Written instruction: Copy verbatim the stretch of items below from the line containing "Given the photograph, of" through the line containing "5. (x=400, y=276)", and nothing else.

(Stored dataset items)
● ● ● ● ● ● ●

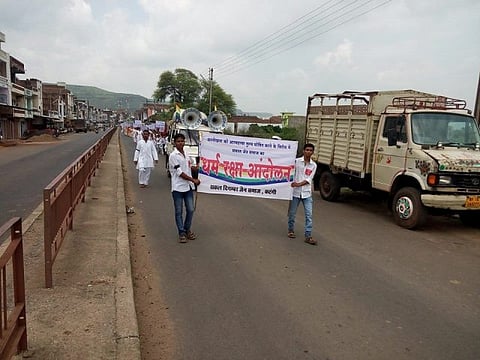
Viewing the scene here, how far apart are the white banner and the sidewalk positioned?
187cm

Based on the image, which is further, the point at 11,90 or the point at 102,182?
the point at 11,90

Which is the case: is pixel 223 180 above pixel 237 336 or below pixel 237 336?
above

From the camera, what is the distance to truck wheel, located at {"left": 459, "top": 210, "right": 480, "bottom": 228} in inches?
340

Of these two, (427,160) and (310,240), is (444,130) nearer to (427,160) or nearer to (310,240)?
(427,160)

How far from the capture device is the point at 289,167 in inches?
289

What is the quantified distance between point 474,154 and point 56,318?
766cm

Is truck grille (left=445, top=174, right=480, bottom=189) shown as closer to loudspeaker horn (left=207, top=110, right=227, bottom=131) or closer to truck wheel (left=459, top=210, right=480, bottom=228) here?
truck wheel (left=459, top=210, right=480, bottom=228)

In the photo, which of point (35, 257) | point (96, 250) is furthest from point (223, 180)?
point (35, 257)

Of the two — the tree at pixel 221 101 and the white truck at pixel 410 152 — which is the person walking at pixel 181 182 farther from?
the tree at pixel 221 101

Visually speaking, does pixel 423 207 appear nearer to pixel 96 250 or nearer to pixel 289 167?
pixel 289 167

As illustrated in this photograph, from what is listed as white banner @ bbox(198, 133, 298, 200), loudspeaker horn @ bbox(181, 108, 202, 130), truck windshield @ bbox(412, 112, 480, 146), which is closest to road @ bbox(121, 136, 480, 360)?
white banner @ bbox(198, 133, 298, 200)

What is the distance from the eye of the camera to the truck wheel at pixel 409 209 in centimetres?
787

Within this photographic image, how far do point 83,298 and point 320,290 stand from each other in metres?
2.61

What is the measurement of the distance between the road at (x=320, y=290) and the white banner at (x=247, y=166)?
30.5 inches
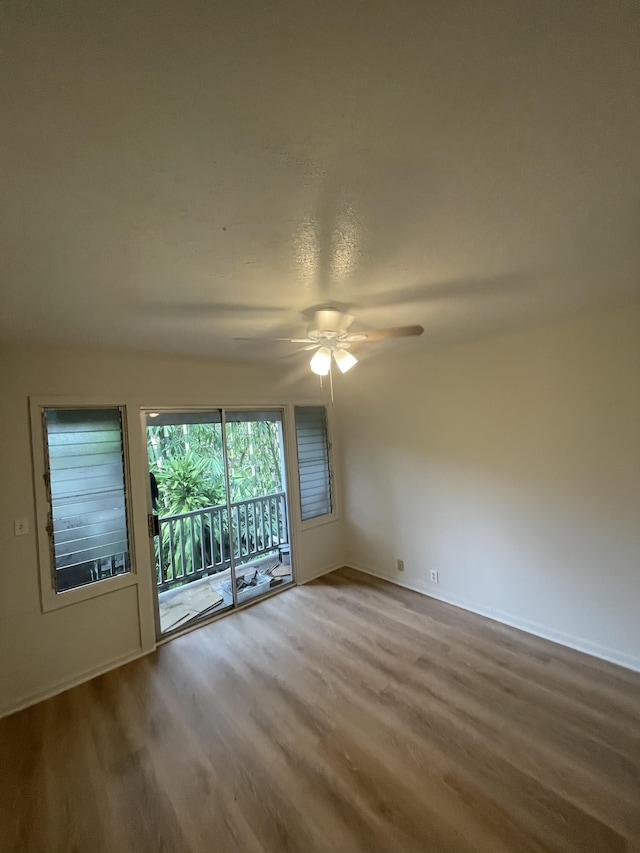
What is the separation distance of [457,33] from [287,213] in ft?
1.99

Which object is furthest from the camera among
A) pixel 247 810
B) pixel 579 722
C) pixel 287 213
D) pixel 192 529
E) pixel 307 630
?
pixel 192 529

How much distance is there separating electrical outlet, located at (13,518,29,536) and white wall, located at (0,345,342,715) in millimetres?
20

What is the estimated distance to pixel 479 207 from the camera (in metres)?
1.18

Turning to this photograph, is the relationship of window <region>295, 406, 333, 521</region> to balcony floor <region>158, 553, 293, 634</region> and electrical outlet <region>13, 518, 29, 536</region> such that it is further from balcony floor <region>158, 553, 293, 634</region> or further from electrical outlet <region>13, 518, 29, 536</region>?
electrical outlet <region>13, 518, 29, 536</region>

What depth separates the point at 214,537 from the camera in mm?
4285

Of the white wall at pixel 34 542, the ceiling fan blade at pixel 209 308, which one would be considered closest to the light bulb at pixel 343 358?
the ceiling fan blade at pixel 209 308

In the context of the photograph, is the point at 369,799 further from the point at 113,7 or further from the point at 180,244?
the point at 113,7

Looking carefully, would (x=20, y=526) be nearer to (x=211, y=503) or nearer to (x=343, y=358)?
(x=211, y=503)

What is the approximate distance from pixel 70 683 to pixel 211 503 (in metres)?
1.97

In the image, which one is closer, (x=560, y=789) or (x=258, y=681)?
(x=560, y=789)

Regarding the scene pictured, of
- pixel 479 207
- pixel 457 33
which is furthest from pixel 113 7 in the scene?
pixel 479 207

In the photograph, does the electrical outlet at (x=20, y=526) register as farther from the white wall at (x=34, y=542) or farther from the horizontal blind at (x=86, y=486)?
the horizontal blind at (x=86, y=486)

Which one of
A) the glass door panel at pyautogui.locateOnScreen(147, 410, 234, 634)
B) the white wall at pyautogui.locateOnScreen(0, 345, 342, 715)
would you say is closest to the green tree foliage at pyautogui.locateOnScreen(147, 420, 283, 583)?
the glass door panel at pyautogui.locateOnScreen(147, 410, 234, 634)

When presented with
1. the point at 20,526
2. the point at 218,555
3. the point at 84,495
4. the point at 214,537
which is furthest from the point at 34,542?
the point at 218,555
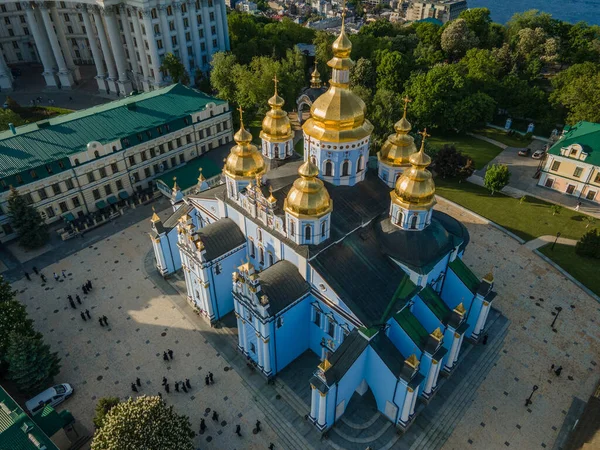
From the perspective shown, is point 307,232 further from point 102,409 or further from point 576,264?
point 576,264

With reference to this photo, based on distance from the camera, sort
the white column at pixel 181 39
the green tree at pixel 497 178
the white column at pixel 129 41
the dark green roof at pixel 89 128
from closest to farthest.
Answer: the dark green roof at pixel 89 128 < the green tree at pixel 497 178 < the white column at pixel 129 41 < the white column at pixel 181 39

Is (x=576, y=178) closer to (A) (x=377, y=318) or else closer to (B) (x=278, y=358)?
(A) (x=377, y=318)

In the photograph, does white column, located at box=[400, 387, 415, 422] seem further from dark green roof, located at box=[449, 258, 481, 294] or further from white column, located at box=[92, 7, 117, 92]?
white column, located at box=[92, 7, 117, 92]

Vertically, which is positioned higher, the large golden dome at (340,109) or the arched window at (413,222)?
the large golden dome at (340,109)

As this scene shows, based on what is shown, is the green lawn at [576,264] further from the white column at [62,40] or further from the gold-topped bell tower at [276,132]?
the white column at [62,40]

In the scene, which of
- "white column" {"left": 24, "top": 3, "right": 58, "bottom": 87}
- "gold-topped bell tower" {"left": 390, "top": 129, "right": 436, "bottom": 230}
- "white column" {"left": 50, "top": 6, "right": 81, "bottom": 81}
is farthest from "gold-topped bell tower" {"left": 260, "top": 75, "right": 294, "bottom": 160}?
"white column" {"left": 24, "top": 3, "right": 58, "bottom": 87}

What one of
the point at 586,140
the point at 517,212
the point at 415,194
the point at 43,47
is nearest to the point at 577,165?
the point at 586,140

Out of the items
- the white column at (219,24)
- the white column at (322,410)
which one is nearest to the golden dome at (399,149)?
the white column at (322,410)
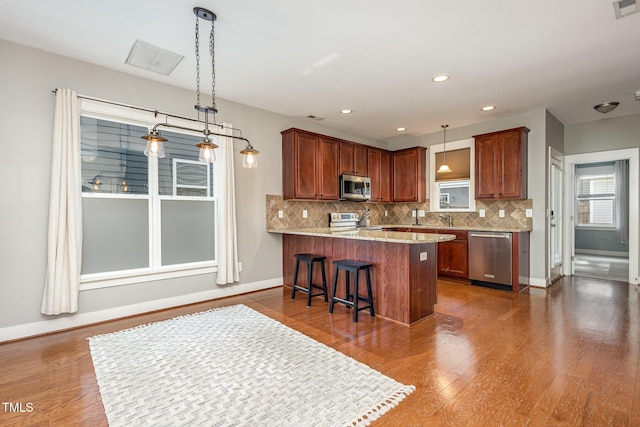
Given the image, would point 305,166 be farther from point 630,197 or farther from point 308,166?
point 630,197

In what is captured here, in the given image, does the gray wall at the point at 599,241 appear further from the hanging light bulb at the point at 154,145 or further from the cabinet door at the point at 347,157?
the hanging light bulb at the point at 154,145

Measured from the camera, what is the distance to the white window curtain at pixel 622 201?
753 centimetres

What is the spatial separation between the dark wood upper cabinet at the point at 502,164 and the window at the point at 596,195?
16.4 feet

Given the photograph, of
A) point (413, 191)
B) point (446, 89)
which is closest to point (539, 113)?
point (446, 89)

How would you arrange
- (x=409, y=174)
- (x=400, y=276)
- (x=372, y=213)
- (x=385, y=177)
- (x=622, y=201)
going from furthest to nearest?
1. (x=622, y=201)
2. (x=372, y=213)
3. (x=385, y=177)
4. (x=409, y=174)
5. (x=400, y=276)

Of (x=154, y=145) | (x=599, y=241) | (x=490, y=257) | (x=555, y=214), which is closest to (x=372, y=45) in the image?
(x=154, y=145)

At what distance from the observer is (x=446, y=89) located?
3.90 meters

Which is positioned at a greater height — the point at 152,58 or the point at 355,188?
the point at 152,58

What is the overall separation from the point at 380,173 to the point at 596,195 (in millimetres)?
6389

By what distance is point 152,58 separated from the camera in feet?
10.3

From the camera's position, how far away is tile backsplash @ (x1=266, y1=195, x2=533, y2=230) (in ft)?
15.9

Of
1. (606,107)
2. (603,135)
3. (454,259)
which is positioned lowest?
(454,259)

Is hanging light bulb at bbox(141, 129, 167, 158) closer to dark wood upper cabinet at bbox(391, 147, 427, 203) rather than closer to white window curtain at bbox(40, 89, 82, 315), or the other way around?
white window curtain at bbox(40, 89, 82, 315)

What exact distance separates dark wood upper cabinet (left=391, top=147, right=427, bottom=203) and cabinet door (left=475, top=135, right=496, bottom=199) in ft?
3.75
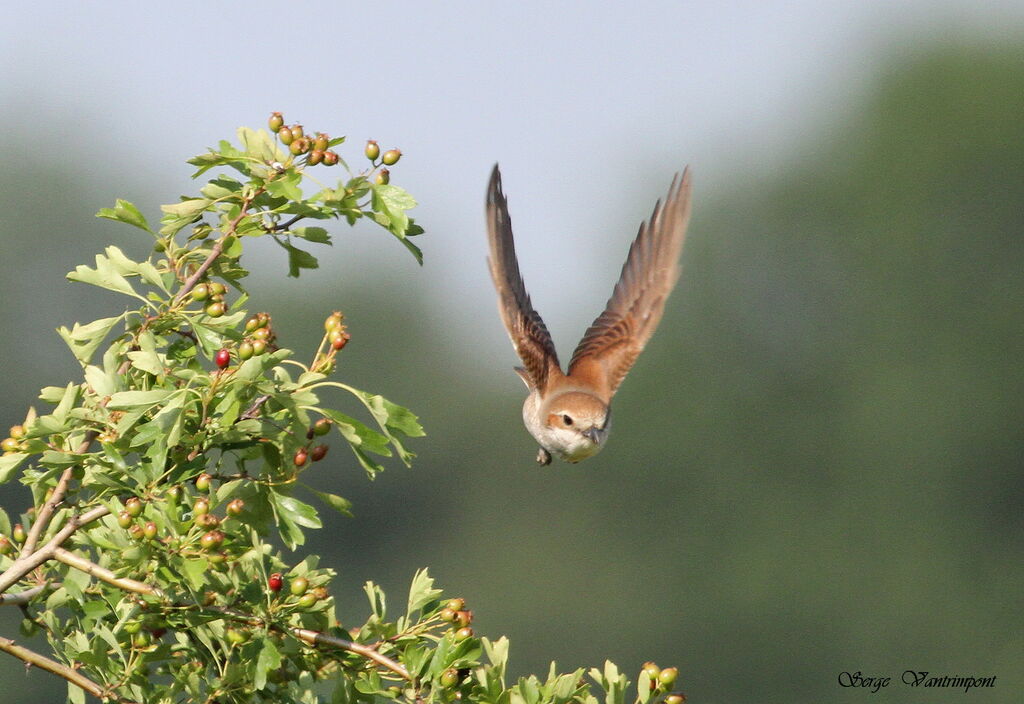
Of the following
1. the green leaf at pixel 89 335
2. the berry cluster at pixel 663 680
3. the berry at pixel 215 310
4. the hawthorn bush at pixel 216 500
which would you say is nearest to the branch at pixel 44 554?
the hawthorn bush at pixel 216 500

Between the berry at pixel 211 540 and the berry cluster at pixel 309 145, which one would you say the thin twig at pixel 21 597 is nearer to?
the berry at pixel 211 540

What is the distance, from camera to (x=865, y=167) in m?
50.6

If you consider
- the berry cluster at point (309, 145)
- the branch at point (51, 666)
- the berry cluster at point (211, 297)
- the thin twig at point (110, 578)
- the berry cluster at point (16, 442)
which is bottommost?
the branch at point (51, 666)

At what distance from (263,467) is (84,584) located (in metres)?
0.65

● ● ● ● ● ● ●

The output:
Given the photograph, of
A) point (413, 191)
B) point (446, 89)
which is closest to point (539, 113)?
point (446, 89)

How would you arrange
- (x=409, y=174)
- (x=400, y=276)
- (x=372, y=213)
- (x=385, y=177)
- (x=622, y=201)
going from furthest to nearest?
1. (x=622, y=201)
2. (x=372, y=213)
3. (x=385, y=177)
4. (x=409, y=174)
5. (x=400, y=276)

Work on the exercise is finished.